The blueprint doesn’t have to be accurate. There are times when the agent’s different approach is better than mine. What matters is noticing “it’s going in a different direction.” Even when the agent goes its own way, with a blueprint I can immediately catch “wait, this is different.” Without one, catching it isn’t even possible.

Elvis’s 10-minute cron monitoring is the automation of this blueprint comparison. It compares the agent’s current state (tmux session alive, PR status, CI result) against a pre-defined expected state. When something deviates, an alert fires and a human steps in. It’s a 100% deterministic bash script, so it costs no tokens and can’t really be wrong. Simple principle. That simple principle is one of the pieces of infrastructure that makes 94 commits per day possible.


⑥ Memory Architecture

If you do long work with AI you’ll hit a wall every time. As the session stretches, it forgets what was said earlier. There’s a name for it, context compaction. Context shrinks too aggressively, and continuous work suffers most.

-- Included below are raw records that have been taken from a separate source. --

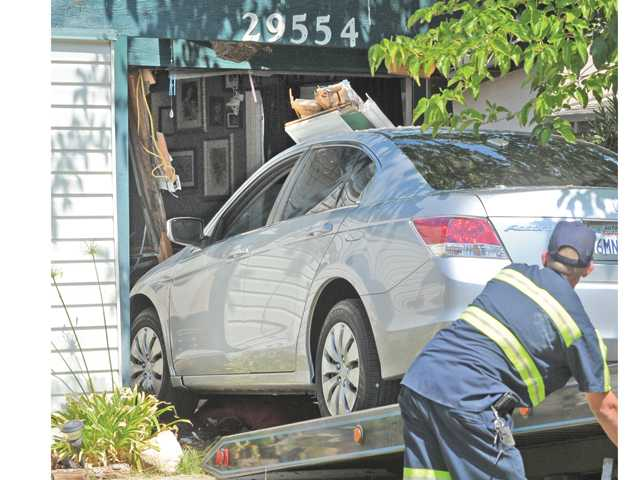 A Late Model Honda Accord Is Pulled From The Front Room Of Home At Wistaria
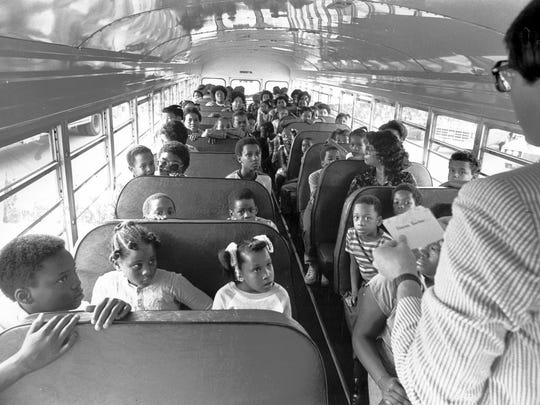 Former IPS pupils arriving at Valley Mills Elementary School wait for name tags before getting off the bus as school begins in Decatur Township in 1998. Court-ordered cross-district busing began in Decatur and Perry Townships and Lawrence Township.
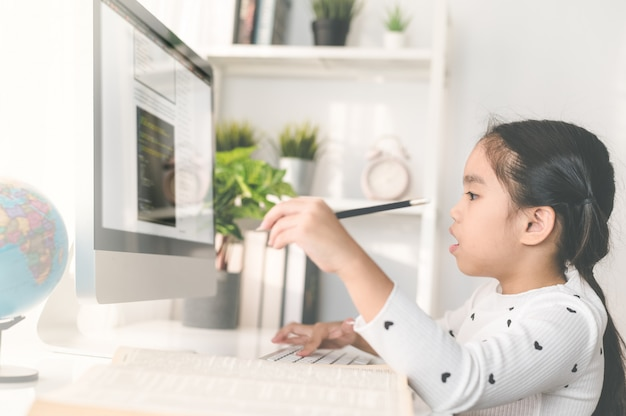 Feliz hermosa niña pequeña estudiante usando una computadora para estudiar a través de e-learning en línea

Karpathy’s agent instructions always ended with “memory notes and a markdown report.” The point isn’t just writing code. The point is leaving a record of what was done.

An orchestrator without memory treats every session like a first meeting. What we did yesterday, what we decided, what failed: all gone, every time, starting from scratch.

Before: 15 minutes every morning re-explaining context

When I was three days deep into an auth refactor, every morning I’d open with “yesterday I changed the JWT structure,” and it wore me down. The dev.to post by @suede describes the same situation exactly. Continuous work, but every new session in the morning meant explaining yesterday’s work from the top. “I changed this structure yesterday, let me start by explaining why.” That’s 15 to 20 minutes gone. Three days in a row, that’s almost an hour. And verbal recap isn’t perfect. Things I forgot or mis-remembered slip in.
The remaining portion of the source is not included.